がんばれないひと。

統合失調症を発症して9年目。1983年生まれ。思っていることとか人の役に立ちそうなことを書いている雑記ブログです。 

小利口な人間と小利口にもなれるけどその”小利口にもなれる”を否定する人間。

ずばっと言うとここで真っ二つにわかれます。

 

つまり「頭がいい」という形容の捉え方です。

 

安定を目指す人間は、才覚を駆使して安定した生活を送るでしょう。

 

でも今の時代、安定した生活、というのは実は本質的な意味で、ない。

 

これといった国をあげての共同の価値感みたいなものがないからです。

 

僕なんかはああ、答えがわかっていたら楽なのになあってしょっちゅう思います。

高度成長ってあったじゃないですか、日本に。あれってあの中にいた人たちは、現代人よりある意味においては楽をしていたんですね。大方の人は。だって自分で問いを立てる必要がないから。

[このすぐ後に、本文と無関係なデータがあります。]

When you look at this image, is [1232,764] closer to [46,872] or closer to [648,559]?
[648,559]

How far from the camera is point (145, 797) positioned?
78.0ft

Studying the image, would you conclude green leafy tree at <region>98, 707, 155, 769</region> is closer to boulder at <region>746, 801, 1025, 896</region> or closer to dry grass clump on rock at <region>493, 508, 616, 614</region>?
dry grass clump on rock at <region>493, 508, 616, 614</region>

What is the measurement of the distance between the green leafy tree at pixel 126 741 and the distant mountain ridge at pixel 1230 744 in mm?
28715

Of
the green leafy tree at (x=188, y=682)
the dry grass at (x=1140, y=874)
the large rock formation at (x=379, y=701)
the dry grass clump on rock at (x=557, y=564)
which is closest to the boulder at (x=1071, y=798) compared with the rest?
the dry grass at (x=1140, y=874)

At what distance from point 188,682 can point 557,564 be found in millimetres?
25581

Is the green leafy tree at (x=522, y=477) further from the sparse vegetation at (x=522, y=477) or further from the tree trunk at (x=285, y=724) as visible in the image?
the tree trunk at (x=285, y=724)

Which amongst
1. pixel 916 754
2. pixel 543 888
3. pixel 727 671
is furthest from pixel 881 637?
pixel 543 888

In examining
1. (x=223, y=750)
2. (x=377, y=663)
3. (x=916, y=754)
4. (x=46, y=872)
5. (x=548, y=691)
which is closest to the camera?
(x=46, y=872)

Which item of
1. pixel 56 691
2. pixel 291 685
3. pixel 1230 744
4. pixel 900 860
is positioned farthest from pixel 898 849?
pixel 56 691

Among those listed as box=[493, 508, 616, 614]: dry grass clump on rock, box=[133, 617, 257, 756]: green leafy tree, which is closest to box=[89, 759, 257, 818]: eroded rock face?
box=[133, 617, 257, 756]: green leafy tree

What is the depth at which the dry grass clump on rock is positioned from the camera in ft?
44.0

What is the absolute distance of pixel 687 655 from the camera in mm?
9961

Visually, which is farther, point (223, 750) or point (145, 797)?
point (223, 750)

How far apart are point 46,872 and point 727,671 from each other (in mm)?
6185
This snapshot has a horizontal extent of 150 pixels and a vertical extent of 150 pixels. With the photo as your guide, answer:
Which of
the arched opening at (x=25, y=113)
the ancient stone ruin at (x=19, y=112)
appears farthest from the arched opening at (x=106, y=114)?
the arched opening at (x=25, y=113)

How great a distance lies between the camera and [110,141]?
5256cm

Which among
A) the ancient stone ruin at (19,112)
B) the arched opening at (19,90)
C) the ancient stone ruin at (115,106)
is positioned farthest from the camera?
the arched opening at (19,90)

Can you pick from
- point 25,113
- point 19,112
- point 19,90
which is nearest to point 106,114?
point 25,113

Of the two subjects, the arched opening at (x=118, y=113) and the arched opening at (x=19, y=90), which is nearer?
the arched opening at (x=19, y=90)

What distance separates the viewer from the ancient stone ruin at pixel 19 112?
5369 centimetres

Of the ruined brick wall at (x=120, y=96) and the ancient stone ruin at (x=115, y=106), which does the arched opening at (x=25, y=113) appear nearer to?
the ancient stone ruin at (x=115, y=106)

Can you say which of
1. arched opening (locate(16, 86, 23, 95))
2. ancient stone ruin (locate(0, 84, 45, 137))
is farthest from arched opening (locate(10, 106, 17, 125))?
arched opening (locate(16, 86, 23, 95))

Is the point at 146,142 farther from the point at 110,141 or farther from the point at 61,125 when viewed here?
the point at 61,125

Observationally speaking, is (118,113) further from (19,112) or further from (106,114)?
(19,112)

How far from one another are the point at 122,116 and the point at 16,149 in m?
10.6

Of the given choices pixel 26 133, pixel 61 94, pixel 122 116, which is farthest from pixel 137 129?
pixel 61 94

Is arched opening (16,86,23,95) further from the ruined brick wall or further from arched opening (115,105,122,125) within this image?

答えがわかったら楽だなあと思い暮らしながら、最後までわからず、不安定でパンクとかロックな人生みたいに死ねたらかっこいいのかもしれないですが、それはそう考えている時点で打算であるし、

だから僕はこのタイトルにあげた二項対立にも中庸の考えをとる。

 

はたしてそんなことできるのでしょうか、という問いにこそ価値を見出しているんです。

 

僕の学生時代の予備校の先生が言っていました。

 

「東大生が馬鹿になったのなら、予備校生と学力の試験の競争をさせればいい」

 

ついでにその先生は「それで東大生が劣ったら、予備校生と入れ替えればいい、そうすれば永遠に日本の学生の知力はあがる」

 

僕はふーん、くらいにしか思っていませんでした。というのもそのころから予備校の先生って面白いことを言うなあとは思っていましたが、結局、それもしかれた受験レールでの話。

 

予備校の教師も長くやっているとそういう価値感にはまってしまいます。

 

でもその発言でわかったこともあります。それは学力というのは可変的である、というものです。中卒に学がなくても40くらいになればあれこれ興味ある分野で、アカデミズムの範疇の知識はあってもおかしくない。

 

それよりも重要なのは、なにをそれまでの人生で切り取ったかです。心情、交流、生活それらをどういう姿勢で心の中で描いたかによってそれこそ十人十色な物語ができあがります。

 

自分の豊かな生活に全力をあげるよりも、他者に思いを馳せる方が、小利口な人間よりも、充実するかもしれません。

 

小利口な生活を送ってきたけど、わけあってなにかにチャレンジして、成功した

ら真に利口な人間になる、というのがゴールですが、

ゴールがみえた瞬間、振り向いてさっとスタート地点に戻りたくなるような人間がいたら、それは見上げたものだと思います。

成功できない弁解とも捉えられそうですが、答えが出てしまったらやっぱり、つまらないなと思う元気な自分でいつまでもありたいと願うわけなんです。これがいわゆる個性重視の、成功は100%運だと思っている人の頭の思考回路です。